Un ADN enraciné dans l'art du voyage
Malle plate, malle-armoire, malle-secrétaire, malle-cabine, malle-auto ou malle aéro, toutes les créations de la Maison accompagnent l'évolution des moyens de locomotion et subliment l'art du voyage. Le Steamer Bag, ancêtre du bagage à main, le Keepall, le Speedy, le Noé, le Marceau, reflètent la modernité que chaque décennie a inventée. L'exposition, qui consacre plus de cent soixante années de succès, n'entend pas chahuter la chronologie des événements et des inventions qui ont fondé la Maison. D'emblée, on découvrira la « Malle de 1906 », un « modèle achevé de modernité », qui fait cohabiter dans un même modèle tous les codes de Louis Vuitton tels qu'ils sont connus aujourd'hui : proportions parfaites, renforts extérieurs en bois de hêtre, coins et rivets en laiton, serrures à gorges, revêtement en toile Monogram.
Plus loin, hommage est rendu au bois et au travail du bois qui signe les origines de Louis Vuitton, « fils du Jura, tête de bois », selon l'adage. Lorsqu'il s'installe layetier et emballeur en 1854, ses outils sont ceux de ses ancêtres, et il sait instinctivement quels bois utiliser pour optimiser ses créations : peuplier, hêtre, bois de rose, camphrier, qui sont encore aujourd'hui les matériaux phares de la structure des malles réalisées aux ateliers d'Asnières.

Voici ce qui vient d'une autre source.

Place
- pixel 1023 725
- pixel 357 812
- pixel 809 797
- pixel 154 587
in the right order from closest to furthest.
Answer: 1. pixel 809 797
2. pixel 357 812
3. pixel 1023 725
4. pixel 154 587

Vient ensuite la section des « Malles classiques » où l'on découvre un inventaire raffiné des toiles, formes et serrures.
Dans la section « L'Invention du voyage », on découvre à travers les créations malletières la transformation du rapport humain à l'espace, depuis le début du XXe siècle. Voyage plaisir, voyage aventure, voyage tout court, Louis Vuitton innove, s'adapte, provoque même en participant à des expéditions automobiles telles que la Croisière jaune ou la Croisière noire. Avec l'essor du yachting et des croisières apparaît le premier Steamer Bag, et l'avion et le train sont loin d'être en reste.

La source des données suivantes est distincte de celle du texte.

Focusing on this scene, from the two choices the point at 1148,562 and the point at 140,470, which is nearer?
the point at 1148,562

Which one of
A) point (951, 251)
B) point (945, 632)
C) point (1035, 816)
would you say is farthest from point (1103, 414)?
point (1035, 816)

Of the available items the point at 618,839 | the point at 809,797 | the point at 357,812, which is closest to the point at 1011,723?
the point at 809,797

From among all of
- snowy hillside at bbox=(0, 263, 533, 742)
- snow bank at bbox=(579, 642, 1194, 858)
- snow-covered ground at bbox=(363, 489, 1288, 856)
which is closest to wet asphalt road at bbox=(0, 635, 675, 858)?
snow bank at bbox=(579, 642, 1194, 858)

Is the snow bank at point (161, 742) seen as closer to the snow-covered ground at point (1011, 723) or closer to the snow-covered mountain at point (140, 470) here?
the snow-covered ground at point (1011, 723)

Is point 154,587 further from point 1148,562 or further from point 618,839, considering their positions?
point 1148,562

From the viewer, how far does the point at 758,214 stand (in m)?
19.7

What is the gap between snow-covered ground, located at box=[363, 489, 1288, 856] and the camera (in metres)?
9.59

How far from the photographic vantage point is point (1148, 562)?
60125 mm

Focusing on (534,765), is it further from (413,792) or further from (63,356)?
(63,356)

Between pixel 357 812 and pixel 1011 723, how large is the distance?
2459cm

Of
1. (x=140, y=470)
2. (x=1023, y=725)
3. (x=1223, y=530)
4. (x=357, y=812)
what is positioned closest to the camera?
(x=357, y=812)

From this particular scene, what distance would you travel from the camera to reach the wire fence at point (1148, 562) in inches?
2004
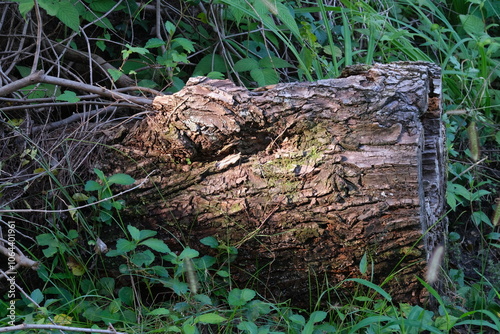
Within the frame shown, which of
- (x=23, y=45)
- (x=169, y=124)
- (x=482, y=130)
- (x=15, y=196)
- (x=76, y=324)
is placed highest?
(x=23, y=45)

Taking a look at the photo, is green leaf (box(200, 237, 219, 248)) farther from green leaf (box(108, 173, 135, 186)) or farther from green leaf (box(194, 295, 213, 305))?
green leaf (box(108, 173, 135, 186))

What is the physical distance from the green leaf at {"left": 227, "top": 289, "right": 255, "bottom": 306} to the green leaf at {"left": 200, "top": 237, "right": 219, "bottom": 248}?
20 centimetres

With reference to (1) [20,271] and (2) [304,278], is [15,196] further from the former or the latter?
(2) [304,278]

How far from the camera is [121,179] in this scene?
194 cm

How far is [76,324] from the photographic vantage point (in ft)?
5.80

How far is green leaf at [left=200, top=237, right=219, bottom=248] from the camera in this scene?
1901 mm

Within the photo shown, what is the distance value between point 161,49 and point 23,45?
65 centimetres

Cette folie du voyage est accompagnée d'une activité parallèle, celle du récit de voyage, à lui seul prétexte à mille inventions adaptées au confort de l'écrivain, de la malle bibliothèque à la malle machine à écrire. Reine de la personnalisation, la Maison Louis Vuitton n'aime rien autant que la création de bagages aussi curieux que les objets qu'ils transportent. Malles de beauté, malles de musique, malles de chef d'orchestre, mais aussi malles de chauffeur qui témoigne des premiers voyages en automobile avec ses accessoires pour réparer un pneu et sa bassine qui permet d'achever l'opération sans un pli. Les temps contemporains témoignent d'un pas supplémentaire en direction de l'art, avec les variations offertes par des signatures comme Murakami, Damien Hirst ou Richard Prince à la toile Monogram.
Une visite qui modifie profondément le regard sur l'art de vivre en général.